● **TASK DETAILS**:
Please copy the items from the line with "From the things listed as" up to and including the line with "18.5 metres", swapping "nearest" for "closest" and leaving everything else unchanged.

● **ROWS**:
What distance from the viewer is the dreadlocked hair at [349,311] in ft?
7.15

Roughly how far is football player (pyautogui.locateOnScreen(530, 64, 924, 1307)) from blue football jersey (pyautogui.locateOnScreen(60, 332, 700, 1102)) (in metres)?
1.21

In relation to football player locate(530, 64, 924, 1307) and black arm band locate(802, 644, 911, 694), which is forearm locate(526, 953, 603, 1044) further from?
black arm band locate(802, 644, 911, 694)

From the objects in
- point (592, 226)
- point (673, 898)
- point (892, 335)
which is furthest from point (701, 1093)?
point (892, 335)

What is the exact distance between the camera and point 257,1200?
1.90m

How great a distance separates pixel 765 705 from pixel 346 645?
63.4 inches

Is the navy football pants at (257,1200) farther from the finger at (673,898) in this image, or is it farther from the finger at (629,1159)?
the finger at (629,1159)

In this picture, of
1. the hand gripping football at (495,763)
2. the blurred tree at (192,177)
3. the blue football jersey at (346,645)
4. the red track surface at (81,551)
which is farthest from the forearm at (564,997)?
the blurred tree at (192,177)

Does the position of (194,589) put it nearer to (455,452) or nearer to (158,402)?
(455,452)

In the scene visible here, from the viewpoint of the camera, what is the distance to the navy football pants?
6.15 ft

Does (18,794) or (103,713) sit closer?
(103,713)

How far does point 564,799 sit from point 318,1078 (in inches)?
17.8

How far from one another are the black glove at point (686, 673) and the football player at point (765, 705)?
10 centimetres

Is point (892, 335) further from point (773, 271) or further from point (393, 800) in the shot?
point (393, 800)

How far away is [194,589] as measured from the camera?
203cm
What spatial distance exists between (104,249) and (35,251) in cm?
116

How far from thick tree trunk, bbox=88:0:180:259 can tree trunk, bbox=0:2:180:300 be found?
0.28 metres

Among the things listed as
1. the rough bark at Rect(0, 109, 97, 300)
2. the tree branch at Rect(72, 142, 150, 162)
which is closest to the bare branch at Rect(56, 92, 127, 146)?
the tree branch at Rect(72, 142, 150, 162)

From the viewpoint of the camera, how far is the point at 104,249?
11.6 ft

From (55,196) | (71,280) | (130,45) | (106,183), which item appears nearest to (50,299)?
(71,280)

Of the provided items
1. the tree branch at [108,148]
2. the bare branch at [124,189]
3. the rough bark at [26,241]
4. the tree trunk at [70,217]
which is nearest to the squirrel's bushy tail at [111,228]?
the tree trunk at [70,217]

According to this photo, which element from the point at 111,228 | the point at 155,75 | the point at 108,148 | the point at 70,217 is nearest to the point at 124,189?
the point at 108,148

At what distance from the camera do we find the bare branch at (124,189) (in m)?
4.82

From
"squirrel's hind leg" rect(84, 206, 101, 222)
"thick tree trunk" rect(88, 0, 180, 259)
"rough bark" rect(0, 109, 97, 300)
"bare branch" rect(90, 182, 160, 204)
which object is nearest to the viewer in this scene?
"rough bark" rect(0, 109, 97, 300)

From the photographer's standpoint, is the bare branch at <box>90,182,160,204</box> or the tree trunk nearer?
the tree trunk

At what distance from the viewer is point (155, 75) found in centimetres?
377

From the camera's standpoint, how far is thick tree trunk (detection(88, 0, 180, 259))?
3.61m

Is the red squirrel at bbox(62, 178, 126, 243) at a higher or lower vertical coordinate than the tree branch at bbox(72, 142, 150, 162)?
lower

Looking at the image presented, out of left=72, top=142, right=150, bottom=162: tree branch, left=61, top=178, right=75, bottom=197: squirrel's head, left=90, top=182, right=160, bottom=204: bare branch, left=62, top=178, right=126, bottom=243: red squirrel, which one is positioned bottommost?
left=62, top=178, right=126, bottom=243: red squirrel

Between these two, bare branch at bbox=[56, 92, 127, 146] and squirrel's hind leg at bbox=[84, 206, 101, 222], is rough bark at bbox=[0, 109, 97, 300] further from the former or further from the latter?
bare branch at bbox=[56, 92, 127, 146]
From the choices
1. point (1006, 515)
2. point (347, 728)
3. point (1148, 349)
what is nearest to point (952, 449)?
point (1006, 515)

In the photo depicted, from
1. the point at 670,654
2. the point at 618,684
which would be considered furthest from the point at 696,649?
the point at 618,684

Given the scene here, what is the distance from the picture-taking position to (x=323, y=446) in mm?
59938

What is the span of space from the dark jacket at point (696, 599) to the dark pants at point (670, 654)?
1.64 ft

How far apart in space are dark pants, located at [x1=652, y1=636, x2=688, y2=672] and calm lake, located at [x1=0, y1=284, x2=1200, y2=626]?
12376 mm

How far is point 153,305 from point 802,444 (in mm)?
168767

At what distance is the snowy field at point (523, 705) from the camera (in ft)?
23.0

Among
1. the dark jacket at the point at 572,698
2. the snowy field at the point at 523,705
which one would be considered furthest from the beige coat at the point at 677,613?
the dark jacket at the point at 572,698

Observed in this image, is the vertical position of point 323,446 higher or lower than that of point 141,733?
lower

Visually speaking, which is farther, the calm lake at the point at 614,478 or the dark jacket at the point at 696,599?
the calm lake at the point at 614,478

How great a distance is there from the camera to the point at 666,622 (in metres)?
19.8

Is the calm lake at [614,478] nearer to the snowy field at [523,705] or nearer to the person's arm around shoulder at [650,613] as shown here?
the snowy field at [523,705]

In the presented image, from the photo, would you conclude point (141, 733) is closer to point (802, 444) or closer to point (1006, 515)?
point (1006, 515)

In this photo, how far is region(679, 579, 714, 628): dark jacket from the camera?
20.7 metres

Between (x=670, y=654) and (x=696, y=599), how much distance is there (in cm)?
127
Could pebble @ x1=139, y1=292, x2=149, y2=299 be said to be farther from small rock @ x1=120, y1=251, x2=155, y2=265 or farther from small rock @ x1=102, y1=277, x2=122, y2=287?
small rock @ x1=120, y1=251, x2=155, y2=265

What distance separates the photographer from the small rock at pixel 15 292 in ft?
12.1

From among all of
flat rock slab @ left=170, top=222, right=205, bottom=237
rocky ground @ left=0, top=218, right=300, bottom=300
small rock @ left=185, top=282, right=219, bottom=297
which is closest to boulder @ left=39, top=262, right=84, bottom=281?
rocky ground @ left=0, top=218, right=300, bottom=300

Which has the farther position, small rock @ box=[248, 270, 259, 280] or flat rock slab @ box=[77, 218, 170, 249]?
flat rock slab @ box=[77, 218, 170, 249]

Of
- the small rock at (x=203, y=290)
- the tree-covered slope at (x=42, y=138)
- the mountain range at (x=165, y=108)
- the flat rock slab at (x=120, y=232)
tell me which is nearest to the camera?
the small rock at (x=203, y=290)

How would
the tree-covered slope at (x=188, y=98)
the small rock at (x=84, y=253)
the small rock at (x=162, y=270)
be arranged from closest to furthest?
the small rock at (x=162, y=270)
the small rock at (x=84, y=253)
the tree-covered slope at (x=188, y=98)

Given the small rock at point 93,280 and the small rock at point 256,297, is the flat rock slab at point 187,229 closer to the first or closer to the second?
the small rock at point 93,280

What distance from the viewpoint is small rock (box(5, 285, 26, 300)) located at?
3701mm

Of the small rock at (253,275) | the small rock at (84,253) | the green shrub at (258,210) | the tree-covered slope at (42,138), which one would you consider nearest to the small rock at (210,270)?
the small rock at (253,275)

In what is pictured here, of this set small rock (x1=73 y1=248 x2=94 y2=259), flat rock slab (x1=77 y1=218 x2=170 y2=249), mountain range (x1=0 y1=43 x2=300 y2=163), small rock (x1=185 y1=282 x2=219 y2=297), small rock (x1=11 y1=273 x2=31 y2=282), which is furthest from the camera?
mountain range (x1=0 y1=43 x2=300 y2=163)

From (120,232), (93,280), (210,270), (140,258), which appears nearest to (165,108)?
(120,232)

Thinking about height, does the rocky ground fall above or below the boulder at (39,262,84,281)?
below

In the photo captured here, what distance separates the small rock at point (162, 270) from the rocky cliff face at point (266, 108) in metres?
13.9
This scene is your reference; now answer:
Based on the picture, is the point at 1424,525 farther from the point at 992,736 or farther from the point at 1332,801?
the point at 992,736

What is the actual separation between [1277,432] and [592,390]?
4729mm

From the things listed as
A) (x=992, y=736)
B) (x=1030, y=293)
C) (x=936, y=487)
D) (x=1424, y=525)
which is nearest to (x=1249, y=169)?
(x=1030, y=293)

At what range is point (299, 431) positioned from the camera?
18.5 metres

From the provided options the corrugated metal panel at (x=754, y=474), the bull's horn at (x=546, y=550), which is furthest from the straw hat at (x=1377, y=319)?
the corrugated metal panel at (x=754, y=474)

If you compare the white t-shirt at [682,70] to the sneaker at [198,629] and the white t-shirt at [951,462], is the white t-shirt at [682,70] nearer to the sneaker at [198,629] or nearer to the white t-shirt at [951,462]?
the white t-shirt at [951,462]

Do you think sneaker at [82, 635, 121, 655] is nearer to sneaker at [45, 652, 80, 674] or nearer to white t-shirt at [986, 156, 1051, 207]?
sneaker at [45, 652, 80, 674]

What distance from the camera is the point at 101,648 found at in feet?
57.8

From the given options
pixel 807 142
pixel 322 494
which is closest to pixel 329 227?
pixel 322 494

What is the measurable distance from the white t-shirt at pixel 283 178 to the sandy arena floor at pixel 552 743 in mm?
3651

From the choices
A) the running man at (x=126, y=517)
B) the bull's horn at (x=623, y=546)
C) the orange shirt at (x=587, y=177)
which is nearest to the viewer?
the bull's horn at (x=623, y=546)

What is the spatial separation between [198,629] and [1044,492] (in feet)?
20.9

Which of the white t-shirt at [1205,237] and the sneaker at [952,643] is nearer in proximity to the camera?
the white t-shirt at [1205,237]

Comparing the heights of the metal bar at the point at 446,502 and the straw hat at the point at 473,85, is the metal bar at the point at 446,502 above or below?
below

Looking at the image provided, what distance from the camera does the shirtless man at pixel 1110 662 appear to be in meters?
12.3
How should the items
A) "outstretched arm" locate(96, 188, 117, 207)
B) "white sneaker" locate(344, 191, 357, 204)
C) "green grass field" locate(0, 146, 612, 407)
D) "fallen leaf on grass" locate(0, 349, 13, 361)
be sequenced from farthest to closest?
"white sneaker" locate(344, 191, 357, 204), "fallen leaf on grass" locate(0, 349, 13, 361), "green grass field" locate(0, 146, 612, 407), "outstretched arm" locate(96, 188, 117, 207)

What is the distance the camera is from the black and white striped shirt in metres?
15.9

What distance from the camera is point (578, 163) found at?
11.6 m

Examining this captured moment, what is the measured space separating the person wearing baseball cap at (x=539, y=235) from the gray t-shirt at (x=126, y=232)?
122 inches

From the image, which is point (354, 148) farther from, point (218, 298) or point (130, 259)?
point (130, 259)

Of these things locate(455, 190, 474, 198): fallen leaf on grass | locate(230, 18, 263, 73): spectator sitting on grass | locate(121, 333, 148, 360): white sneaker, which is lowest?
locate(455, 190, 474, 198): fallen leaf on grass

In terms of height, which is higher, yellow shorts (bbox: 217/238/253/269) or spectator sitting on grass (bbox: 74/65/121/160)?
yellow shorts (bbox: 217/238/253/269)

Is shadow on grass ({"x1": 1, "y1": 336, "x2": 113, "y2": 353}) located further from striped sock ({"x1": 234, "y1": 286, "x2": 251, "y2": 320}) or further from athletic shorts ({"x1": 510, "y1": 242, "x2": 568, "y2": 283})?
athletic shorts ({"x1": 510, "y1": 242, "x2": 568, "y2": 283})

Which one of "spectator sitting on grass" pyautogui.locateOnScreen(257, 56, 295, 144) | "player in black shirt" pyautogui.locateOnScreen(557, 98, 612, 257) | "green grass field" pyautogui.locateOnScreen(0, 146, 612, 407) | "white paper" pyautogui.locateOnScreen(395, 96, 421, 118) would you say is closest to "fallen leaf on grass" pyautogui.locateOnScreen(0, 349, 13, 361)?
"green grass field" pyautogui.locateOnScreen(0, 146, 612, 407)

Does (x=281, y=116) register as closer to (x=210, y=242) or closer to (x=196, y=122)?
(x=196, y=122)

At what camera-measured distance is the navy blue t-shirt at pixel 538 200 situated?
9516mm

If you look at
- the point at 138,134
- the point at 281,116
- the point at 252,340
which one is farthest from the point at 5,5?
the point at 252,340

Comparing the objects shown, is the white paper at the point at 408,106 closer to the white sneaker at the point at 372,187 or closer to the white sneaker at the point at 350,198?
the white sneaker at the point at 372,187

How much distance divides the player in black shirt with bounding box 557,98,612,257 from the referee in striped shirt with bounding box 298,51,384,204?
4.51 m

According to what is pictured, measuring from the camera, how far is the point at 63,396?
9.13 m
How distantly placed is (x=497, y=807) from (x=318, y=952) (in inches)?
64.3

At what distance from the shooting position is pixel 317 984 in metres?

● **EXPECTED ANSWER**:
From the things listed as
A) (x=992, y=736)
B) (x=1030, y=293)
C) (x=936, y=487)
D) (x=1424, y=525)
which is closest to (x=1249, y=169)?
(x=1030, y=293)

At what range is point (299, 431) positioned from the camera?
18.5 metres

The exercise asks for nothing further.